Die Zahl der Fälle im Bereich der "Onlinekriminalität" ist in Hessen im Jahr 2010 gesunken. 3.200 Fällen im Vorjahr stehen nun 2.700 gegenüber. Der Pressesprecher der Polizei, Wolfgang Jungnitsch, sowie Mischer, Mitarbeiter des Zentralkommissariats (ZK) 50 für Online-Kriminalität im Polizeipräsidium Kassel, haben hierfür aber eine Erklärung, die wenig Freude aufkommen lässt.

So wird von beiden der Rückgang der Anzeigen im Bereich der Betrügereien nicht etwa als Rückgang der Betrügereien gewertet. Vielmehr sei der Spruch des Bundesverfassungsgerichts zur Vorratsdatenspeicherung der Grund dafür, dass weniger Menschen Anzeige erstatten, da sie ja der Meinung seien, dass die Polizei wegen des Urteils sowieso machtlos ist.

"Es ist jetzt nicht mehr möglich, Verbindungen zu Servern zurückzuverfolgen. Wir vermuten, dass deshalb viele Opfer von Betrugsfällen oder Belästigung im Internet gar nicht erst Anzeige erstatten."

Nun ist die Polizeistatistik sowieso eine Anzeigenstatistik, insofern kann immer nur die Entwicklung der Anzeigen dargestellt werden, nicht die der tatsächlichen Fälle. Das liegt in der Natur der Dinge. Doch bei Argumentationen pro VDS wird diese Unterscheidung bisher eher selten getätigt. Interessant ist daher, dass das Anzeigeverhalten nun in direktem Zusammenhang mit dem Urteilsspruch des BVerfG gesehen wird. Interessant deshalb, weil zum einen gerade bei Warenbetrügereien eine Vielzahl anderer Indizien und Daten zu Ermittlungen führen kann als lediglich die Daten aus der VDS. Um Waren und Geld auszutauschen, bedarf es zumindest einer Adresse oder eines Kontos, ferner ist gerade bei Onlineauktionen oft genug der Betrüger so unvorsichtig, dass er seine "Masche" öfter versucht. Die Frage ist also auch, inwiefern die Daten der VDS für diese Art der Ermittlung tatsächlich ausschlaggebend sind.

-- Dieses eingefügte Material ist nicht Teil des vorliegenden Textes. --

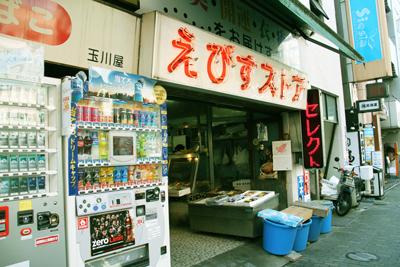 古き良き商店街「えびすストア」は恵比寿駅の近道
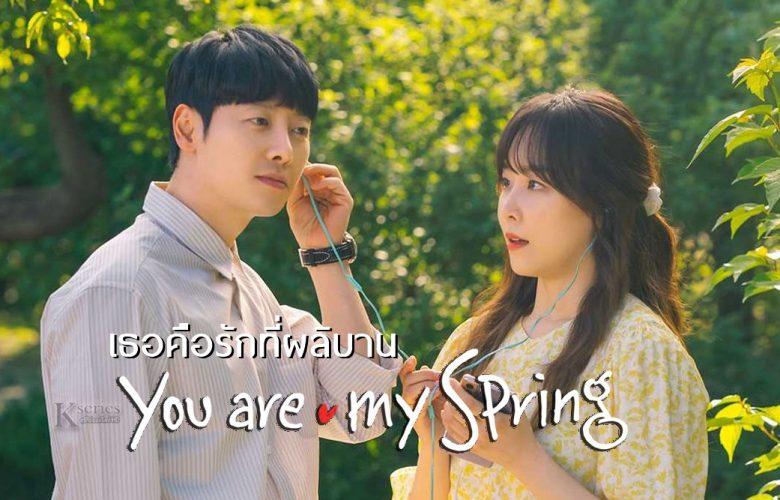ซีรี่ย์เกาหลี You Are My Spring เธอคือรักที่ผลิบาน ซับไทย Ep.1-9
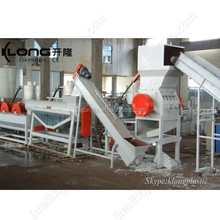 waste plastic recycling plant for sale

Dazu kommt die Frage, ob Menschen, die beispielsweise bei einer Onlineauktion betrogen worden sind, sich zunächst Gedanken darüber machen, ob die VDS-Daten noch verfügbar sind oder nicht, um dann ggf. auf eine Anzeige zu verzichten. Diese Vermutung ist einfach ins Blaue hinein getätigt worden, ohne dass dafür bisher Anhaltspunkte vorliegen. Ob und inwiefern hier also eine Erklärung für die verminderte Anzahl der Anzeigen vorliegt, ist daher ebenso speukulativ wie die Idee, dass einfach weniger Betrügereien stattgefunden haben - oder dass weniger Anzeigen erstattet werden, weil man sich von der Polizei sowieso keine Ermittlungserfolge verspricht, egal ob mit oder ohne VDS.